The issue of digitalising old books

Old books that are in the public domain could easily be made available to a larger audience on the Internet; however, to facilitate the search for these books, it becomes necessary to process a page scan (which is actually a photocopy) into digital text where searches can be made. Optical Character Recognition (OCR) software is in charge of this, but very often this software has many problems with this type of books. To improve their recognition rate, optical character recognition software programmes need to "learn". This means that their results must be compared to the results obtained by humans to gradually increase the number of characters they are able to recognise. However, transcription by humans is a long and repetitive task.

What if we joined the tool to ... the tool?
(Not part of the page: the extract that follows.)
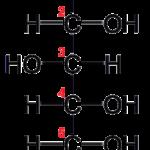 Các tính chất hóa học của glucozo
Luis Van Ham is a professor at the Carnegie-Mellon University in Pittsburgh and he works on human computation, meaning programmes that combine the power of human thinking with the calculation speed of computers to solve problems that humans or computers alone cannot solve (OCR tools are a typical example). He developed the concept of objective games, whereby humans while playing, are actually carrying out useful operations. Even if it is not a game, the reCaptcha he developed follows this principle. Every time we decipher deformed words, taken from the digitalisation of old books, to prove to the internet site that you are a human being, you are actually contributing to the growth of the database used by OCR software and to improve their effectiveness in recognising digital characters in old books.

reCaptcha, how does it work?

Scans of old book pages are read by two different types of character recognition software. When a same word is read differently by these two software programmes, it is considered suspicious and is added to the reCaptcha database.
When you are asked to prove that you are human and not a machine using a reCaptcha, there are always two words, one is more deformed than the other. One of the two has already been identified as valid by OCR software (and this is the one used to verify that you are human) and the other one has not (this will be the word you help to identify). When a certain number of internet users identify a suspicious word in the same way it is then validated. It is then included into the database of validated reCaptcha words and into the database used by OCR software to recognise the characters in digitalised books. Today, the reCaptcha character recognition software has achieved a level of error similar to that of a human being.

Is this work positive?

Google purchased reCaptcha in 2009 and installed it on its pages asking for this type of validation. Given the power of Google, this has given a large visibility to the project and a larger number of participants. Google's main goal is to digitalise Google books and make it easier to refer to and search text in their pages. However, it would seem that Google has adapted reCaptcha to other projects; in this sense, some reCaptchas appeared containing street names from Google Street View.